• _WHAT YOU HAVE TO DO_:
Reproduce each of the following entries verbatim, line for line, with no changes.

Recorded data
++++++++
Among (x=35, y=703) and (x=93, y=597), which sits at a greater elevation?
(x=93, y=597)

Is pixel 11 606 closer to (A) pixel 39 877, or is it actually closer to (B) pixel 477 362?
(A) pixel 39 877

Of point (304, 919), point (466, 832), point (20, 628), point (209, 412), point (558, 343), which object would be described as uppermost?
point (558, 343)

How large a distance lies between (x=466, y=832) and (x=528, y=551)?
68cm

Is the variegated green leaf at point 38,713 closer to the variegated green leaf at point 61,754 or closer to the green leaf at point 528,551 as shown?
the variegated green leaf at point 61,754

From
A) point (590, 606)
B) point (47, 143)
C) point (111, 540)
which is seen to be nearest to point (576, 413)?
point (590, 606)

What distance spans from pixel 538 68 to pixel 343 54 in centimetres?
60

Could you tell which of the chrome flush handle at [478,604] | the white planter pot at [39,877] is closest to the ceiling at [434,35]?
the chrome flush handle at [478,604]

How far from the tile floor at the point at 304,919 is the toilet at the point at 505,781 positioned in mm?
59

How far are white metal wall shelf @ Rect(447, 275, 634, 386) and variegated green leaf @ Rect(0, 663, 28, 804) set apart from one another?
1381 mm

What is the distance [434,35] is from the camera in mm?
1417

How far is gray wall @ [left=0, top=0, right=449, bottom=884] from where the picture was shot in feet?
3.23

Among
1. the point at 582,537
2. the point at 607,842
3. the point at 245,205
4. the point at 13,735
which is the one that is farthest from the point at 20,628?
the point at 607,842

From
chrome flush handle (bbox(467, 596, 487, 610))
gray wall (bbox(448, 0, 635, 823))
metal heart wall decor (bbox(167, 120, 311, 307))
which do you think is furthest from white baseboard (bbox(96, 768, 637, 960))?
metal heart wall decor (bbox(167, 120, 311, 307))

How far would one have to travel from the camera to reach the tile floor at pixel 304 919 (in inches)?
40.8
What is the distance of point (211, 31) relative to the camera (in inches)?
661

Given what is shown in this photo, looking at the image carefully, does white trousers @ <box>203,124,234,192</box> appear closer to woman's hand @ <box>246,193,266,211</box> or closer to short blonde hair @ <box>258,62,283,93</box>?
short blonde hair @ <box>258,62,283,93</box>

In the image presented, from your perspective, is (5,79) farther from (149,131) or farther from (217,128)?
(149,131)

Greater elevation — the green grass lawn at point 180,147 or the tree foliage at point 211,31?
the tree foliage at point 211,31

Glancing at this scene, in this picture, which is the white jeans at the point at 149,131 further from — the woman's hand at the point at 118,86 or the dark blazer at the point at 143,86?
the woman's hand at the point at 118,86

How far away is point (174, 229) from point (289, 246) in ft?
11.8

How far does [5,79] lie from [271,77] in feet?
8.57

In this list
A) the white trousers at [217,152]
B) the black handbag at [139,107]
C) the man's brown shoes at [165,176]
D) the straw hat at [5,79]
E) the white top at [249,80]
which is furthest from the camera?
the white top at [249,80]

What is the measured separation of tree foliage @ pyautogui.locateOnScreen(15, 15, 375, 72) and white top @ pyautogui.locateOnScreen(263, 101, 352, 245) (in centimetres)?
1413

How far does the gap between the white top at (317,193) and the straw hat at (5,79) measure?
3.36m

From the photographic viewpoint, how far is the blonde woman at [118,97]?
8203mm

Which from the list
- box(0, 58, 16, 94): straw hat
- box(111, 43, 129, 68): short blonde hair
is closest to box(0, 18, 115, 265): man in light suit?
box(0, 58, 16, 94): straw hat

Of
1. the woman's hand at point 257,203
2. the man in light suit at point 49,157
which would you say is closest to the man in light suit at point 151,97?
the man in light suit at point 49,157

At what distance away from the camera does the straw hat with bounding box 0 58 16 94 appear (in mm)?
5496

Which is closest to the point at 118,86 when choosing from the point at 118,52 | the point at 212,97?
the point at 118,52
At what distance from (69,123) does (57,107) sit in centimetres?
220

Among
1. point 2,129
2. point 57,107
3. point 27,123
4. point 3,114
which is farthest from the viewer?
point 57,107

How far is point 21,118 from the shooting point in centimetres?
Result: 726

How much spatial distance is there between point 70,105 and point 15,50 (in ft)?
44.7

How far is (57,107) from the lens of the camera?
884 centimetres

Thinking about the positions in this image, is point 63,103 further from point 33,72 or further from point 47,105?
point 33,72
++++++++
• _FULL SOLUTION_:
Among (x=35, y=703) and (x=93, y=597), which sits at a greater elevation?
(x=93, y=597)

Is pixel 11 606 closer to (A) pixel 39 877, or is it actually closer to (B) pixel 477 362?
(A) pixel 39 877

Of point (304, 919), point (466, 832), point (20, 628), point (209, 412), point (558, 343), which object would be described as uppermost?
point (558, 343)

How large a distance lies between (x=466, y=832) and (x=528, y=551)?
68cm

Is the variegated green leaf at point 38,713 closer to the variegated green leaf at point 61,754 or closer to the green leaf at point 528,551 as shown?
the variegated green leaf at point 61,754

From
A) point (590, 606)
B) point (47, 143)
C) point (111, 540)
which is seen to be nearest to point (576, 413)?
point (590, 606)

What distance spans from pixel 538 68 to pixel 343 54 in centimetres?
60

Could you tell which of the chrome flush handle at [478,604] | the white planter pot at [39,877] is closest to the ceiling at [434,35]?
the chrome flush handle at [478,604]

How far from the tile floor at the point at 304,919 is the toilet at the point at 505,781 positioned in mm?
59

How far are white metal wall shelf @ Rect(447, 275, 634, 386) and variegated green leaf @ Rect(0, 663, 28, 804) set apart from one another?
1381 mm

What is the distance [434,35] is from the camera in mm?
1417

How far is gray wall @ [left=0, top=0, right=449, bottom=884] from where the picture was shot in feet?
3.23

Among
1. the point at 582,537
2. the point at 607,842
3. the point at 245,205
4. the point at 13,735
which is the one that is farthest from the point at 20,628?
the point at 607,842

From
chrome flush handle (bbox(467, 596, 487, 610))
gray wall (bbox(448, 0, 635, 823))
metal heart wall decor (bbox(167, 120, 311, 307))
which do you think is furthest from white baseboard (bbox(96, 768, 637, 960))?
metal heart wall decor (bbox(167, 120, 311, 307))

How far would one have to travel from the camera to reach the tile floor at pixel 304 919 (in inches)?
40.8
What is the distance of point (211, 31) relative to the camera (in inches)?
661

Given what is shown in this photo, looking at the image carefully, does white trousers @ <box>203,124,234,192</box> appear closer to woman's hand @ <box>246,193,266,211</box> or closer to short blonde hair @ <box>258,62,283,93</box>?
short blonde hair @ <box>258,62,283,93</box>

In the image presented, from your perspective, is (5,79) farther from (149,131) or farther from (217,128)?
(149,131)

Greater elevation — the green grass lawn at point 180,147 or the tree foliage at point 211,31?
the tree foliage at point 211,31

Glancing at this scene, in this picture, which is the white jeans at the point at 149,131 further from — the woman's hand at the point at 118,86 or the dark blazer at the point at 143,86?
the woman's hand at the point at 118,86

How far away is point (174, 229) from point (289, 246) in ft?
11.8

How far does [5,79] lie from [271,77] in feet?
8.57

In this list
A) the white trousers at [217,152]
B) the black handbag at [139,107]
C) the man's brown shoes at [165,176]
D) the straw hat at [5,79]
E) the white top at [249,80]
which is furthest from the camera?
the white top at [249,80]

What is the measured separation of tree foliage @ pyautogui.locateOnScreen(15, 15, 375, 72) and white top @ pyautogui.locateOnScreen(263, 101, 352, 245) (in centimetres)?
1413

How far does the gap between the white top at (317,193) and the straw hat at (5,79) measure?
3.36m

From the photographic viewpoint, how far is the blonde woman at [118,97]?
8203mm

Which from the list
- box(0, 58, 16, 94): straw hat
- box(111, 43, 129, 68): short blonde hair
is closest to box(0, 18, 115, 265): man in light suit?
box(0, 58, 16, 94): straw hat

Of
1. the woman's hand at point 257,203
2. the man in light suit at point 49,157
which would you say is closest to the man in light suit at point 151,97?
the man in light suit at point 49,157

At what distance away from the camera does the straw hat with bounding box 0 58 16 94 appear (in mm)?
5496

Which is closest to the point at 118,86 when choosing from the point at 118,52 | the point at 212,97?
the point at 118,52
At what distance from (69,123) does (57,107) sit in centimetres?
220

Among
1. point 2,129
2. point 57,107
3. point 27,123
4. point 3,114
which is farthest from the viewer?
point 57,107

How far is point 21,118 from the shooting point in centimetres?
Result: 726

How much spatial distance is there between point 70,105 and point 15,50 (in ft)?
44.7

How far is (57,107) from the lens of the camera?
884 centimetres

Thinking about the positions in this image, is point 63,103 further from point 33,72 or further from point 47,105?
point 33,72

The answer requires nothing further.